● **JOB**
Where the line containing "Of the items" appears, begin retyping; continue exactly through the final line of the data. Omit every picture.

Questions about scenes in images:
· · ·
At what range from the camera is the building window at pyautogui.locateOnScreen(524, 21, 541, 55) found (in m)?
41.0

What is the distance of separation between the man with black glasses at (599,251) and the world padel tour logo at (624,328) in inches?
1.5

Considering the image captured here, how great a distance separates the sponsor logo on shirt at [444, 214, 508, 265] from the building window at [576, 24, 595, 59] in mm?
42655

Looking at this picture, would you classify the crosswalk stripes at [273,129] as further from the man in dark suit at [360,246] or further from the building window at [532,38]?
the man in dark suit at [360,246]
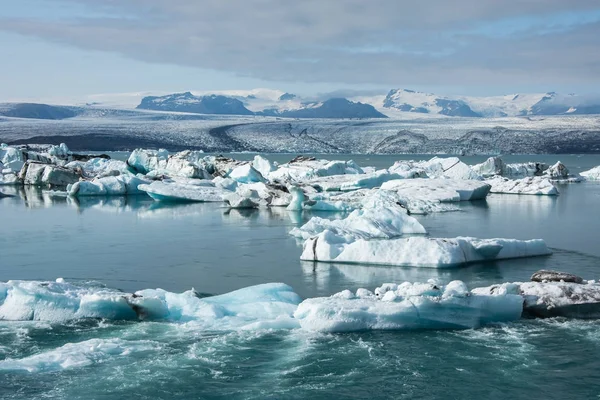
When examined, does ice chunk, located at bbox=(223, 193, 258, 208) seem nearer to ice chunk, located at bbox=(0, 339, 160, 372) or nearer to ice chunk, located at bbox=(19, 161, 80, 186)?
ice chunk, located at bbox=(19, 161, 80, 186)

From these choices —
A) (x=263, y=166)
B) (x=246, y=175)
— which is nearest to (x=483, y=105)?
(x=263, y=166)

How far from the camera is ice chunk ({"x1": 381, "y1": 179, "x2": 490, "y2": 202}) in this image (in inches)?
592

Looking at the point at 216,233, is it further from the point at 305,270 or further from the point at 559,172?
the point at 559,172

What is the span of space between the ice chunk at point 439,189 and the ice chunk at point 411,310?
29.9ft

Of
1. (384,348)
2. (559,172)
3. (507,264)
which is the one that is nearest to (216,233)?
(507,264)

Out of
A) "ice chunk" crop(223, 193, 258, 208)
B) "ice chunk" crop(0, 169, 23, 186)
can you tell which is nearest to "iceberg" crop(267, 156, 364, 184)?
"ice chunk" crop(223, 193, 258, 208)

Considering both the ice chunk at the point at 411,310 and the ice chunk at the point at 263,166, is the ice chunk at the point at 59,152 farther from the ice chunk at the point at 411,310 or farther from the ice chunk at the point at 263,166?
the ice chunk at the point at 411,310

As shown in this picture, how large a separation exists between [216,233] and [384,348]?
6.06 m

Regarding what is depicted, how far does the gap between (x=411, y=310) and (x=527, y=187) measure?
1361 cm

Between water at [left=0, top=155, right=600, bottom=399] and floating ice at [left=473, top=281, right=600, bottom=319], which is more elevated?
floating ice at [left=473, top=281, right=600, bottom=319]

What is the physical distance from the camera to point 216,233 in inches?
414

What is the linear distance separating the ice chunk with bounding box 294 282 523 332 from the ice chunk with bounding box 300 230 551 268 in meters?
1.88

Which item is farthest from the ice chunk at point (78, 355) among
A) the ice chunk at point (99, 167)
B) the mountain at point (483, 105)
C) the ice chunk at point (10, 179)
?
the mountain at point (483, 105)

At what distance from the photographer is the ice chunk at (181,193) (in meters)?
15.6
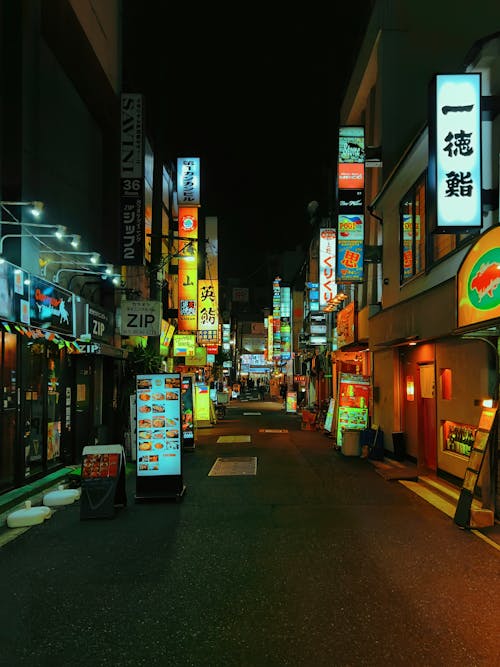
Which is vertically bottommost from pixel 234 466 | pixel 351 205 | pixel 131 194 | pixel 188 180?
pixel 234 466

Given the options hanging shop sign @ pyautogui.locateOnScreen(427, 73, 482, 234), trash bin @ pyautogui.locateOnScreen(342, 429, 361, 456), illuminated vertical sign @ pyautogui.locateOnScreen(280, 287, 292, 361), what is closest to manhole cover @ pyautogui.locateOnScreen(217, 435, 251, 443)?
trash bin @ pyautogui.locateOnScreen(342, 429, 361, 456)

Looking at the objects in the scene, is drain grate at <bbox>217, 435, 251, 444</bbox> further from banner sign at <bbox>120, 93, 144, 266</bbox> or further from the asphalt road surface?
the asphalt road surface

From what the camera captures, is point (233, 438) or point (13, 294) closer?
point (13, 294)

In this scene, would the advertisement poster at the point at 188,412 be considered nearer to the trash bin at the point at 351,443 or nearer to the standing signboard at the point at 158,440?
the trash bin at the point at 351,443

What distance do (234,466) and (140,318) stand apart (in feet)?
17.3

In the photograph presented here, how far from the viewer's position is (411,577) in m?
6.52

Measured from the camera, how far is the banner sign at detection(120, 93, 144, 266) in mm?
17578

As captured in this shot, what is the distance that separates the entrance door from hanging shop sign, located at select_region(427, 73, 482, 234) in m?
5.08

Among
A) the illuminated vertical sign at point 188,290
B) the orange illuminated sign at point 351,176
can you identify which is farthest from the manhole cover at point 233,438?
the orange illuminated sign at point 351,176

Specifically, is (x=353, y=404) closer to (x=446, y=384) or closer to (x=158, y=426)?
(x=446, y=384)

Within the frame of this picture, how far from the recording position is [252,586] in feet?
20.2

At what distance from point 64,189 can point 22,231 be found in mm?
4034

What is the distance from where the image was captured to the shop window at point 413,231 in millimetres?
14602

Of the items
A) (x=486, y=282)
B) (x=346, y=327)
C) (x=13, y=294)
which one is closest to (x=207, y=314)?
(x=346, y=327)
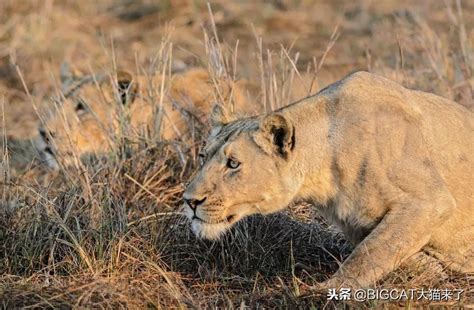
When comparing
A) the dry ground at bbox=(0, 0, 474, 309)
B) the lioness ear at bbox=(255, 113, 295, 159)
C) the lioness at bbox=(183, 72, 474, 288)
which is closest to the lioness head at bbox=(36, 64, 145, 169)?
the dry ground at bbox=(0, 0, 474, 309)

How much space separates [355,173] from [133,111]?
305 centimetres

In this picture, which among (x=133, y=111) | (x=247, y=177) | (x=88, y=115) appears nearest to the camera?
(x=247, y=177)

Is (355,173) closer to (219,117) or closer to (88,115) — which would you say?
(219,117)

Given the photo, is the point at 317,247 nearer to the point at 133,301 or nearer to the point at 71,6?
the point at 133,301

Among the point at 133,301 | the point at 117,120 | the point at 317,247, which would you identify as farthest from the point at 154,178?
the point at 133,301

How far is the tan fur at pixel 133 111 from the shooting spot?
7.21m

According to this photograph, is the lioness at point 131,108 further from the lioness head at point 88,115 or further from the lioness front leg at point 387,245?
the lioness front leg at point 387,245

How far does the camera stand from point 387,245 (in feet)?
Answer: 16.3

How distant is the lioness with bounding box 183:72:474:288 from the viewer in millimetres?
5008

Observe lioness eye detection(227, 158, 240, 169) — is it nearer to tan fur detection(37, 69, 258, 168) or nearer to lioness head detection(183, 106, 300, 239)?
lioness head detection(183, 106, 300, 239)

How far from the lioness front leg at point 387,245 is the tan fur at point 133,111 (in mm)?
2205

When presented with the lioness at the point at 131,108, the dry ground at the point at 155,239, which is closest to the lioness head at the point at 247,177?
the dry ground at the point at 155,239

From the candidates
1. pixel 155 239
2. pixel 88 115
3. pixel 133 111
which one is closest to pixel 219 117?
pixel 155 239

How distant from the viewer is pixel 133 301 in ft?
16.5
· · ·
● **ANSWER TO THE PROBLEM**
Of the items
A) (x=486, y=282)
B) (x=346, y=327)
C) (x=13, y=294)
which one is closest to (x=207, y=314)?
(x=346, y=327)
When comparing
A) the dry ground at bbox=(0, 0, 474, 309)
B) the lioness ear at bbox=(255, 113, 295, 159)
C) the lioness at bbox=(183, 72, 474, 288)
which is closest to the lioness head at bbox=(36, 64, 145, 169)?
the dry ground at bbox=(0, 0, 474, 309)

How much space separates [355,173] from [133,111]?
305 centimetres

In this picture, which among (x=133, y=111) | (x=247, y=177) | (x=88, y=115) appears nearest to the camera?
(x=247, y=177)

Is (355,173) closer to (219,117) or closer to (88,115) — which would you say?
(219,117)

Given the photo, is the point at 317,247 nearer to the point at 133,301 or nearer to the point at 71,6?
the point at 133,301

Among the point at 133,301 | the point at 117,120 | the point at 317,247, which would you identify as farthest from the point at 154,178?
the point at 133,301

How far is the tan fur at pixel 133 111 from the shooting spot?
7.21m

According to this photograph, is the lioness at point 131,108 further from the lioness head at point 88,115 or further from the lioness front leg at point 387,245?
the lioness front leg at point 387,245

How far does the camera stand from point 387,245 (in feet)?
Answer: 16.3

How distant is the lioness with bounding box 183:72:474:288 from the viewer in millimetres?
5008

Observe lioness eye detection(227, 158, 240, 169) — is it nearer to tan fur detection(37, 69, 258, 168) or nearer to lioness head detection(183, 106, 300, 239)?
lioness head detection(183, 106, 300, 239)

How far from the lioness front leg at point 387,245 is the tan fur at point 133,111 (in mm)?
2205

When presented with the lioness at the point at 131,108, the dry ground at the point at 155,239, which is closest to the lioness head at the point at 247,177?
the dry ground at the point at 155,239

From the candidates
1. pixel 155 239
2. pixel 88 115
3. pixel 133 111
which one is closest to pixel 219 117?
pixel 155 239

How distant from the viewer is pixel 133 301 in ft?
16.5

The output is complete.